Questa è una buona notizia di una giornata lunga, lunghissima, iniziata con il primo braccio di ferro. Berlusconi avrebbe dovuto presentarsi alla Camera alle 15 del pomeriggio, dopo una telefonata del sottosegretario Gianni Letta al presidente della Camera, avvenuta l’altro ieri. Poi, i dubbi che forse non era il caso parlare al Paese a borse ancora aperte e quindi la richiesta di posticipare il tutto. A questo punto, però, da Fini sarebbero arrivate resistenze: «Tanto i mercati sono sempre aperti...». Ma alla fine il presidente della Camera, che forse avrebbe voluto legare le parole del premier a un eventuale dato negativo di piazza Affari, ha ceduto. Pace fatta quindi, suggellata anche da una stretta di mano tra Fini e Berlusconi, al termine del discorso. E sia. Informativa sulla crisi alle 17; anzi no: alle 17.30. Due ore e mezzo dopo. Periodo utile per limare, togliere e smussare un discorso la cui impronta risente molto del pensiero di Mario Draghi. In ogni caso la linea è stata sempre quella della fermezza: «Non possiamo certo aprire una crisi al buio come ci chiede in maniera irresponsabile parte dell’opposizione. Ma quando mai la speculazione si ferma quando cade un governo?
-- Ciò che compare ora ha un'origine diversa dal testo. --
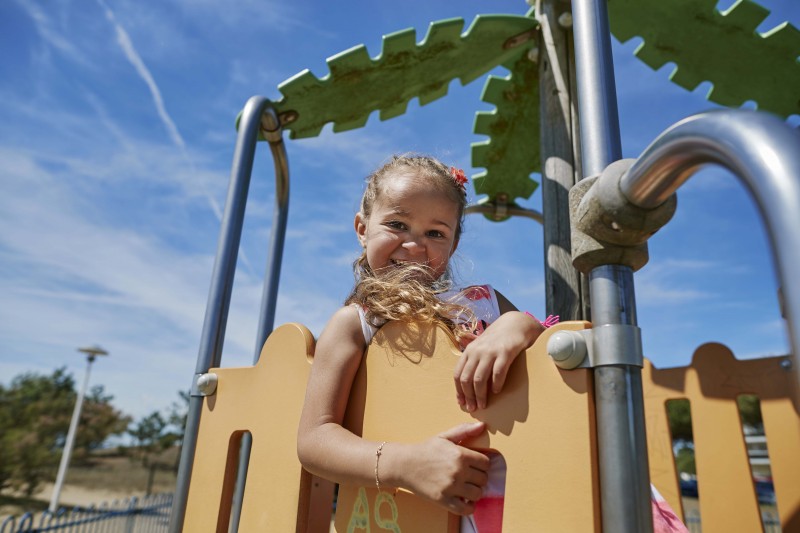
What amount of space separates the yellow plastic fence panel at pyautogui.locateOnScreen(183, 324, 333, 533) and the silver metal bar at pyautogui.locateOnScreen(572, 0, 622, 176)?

Caso mai è il contrario», ha ripetuto il premier ai suoi. E così anche in Aula: «La crisi va affrontata con coerenza e fermezza. E il nostro Paese è solido, lo hanno riconosciuto tutti». Poi il passaggio della crescita e la richiesta alle opposizioni: «Serve un piano d’azione immediato. Il Paese nei momenti difficili sa essere coeso e affrontare le difficoltà, e raccolgo con convinzione l’appello alla coesione di Napolitano, un monito saggio che faccio mio. Tutti hanno il dovere di rimboccarsi le maniche». Peccato che la risposta del Pd sia stata una porta in faccia. Che sarebbe andata così c’era da aspettarselo visto i «buuu» e i commenti sarcastici che si sono levati dai banchi del Pd durante un passaggio del discorso del premier. Tanto da farlo sbottare durante l’unica digressione: «Sono un imprenditore che ha tre aziende e sono nella trincea finanziaria, sono consapevole di ciò che accade nei mercati!». Un fuori programma che è stato accompagnato dal coro dei deputati del Pdl, rivolto a Bersani: «Crozza, Crozza, Crozza».
Ma l’appello alle opposizioni andava fatto: «Non chiedo di condividere i nostri programmi ma che arrivino contributi con idee e proposte per far emergere ciò che serve al Paese - ha spiegato Berlusconi - l’opposizione faccia ciò che è chiamata a fare senza perdere di vista il comune obiettivo perché comune è l’obiettivo di portare l’Italia fuori da una crisi che non è italiana ma planetaria».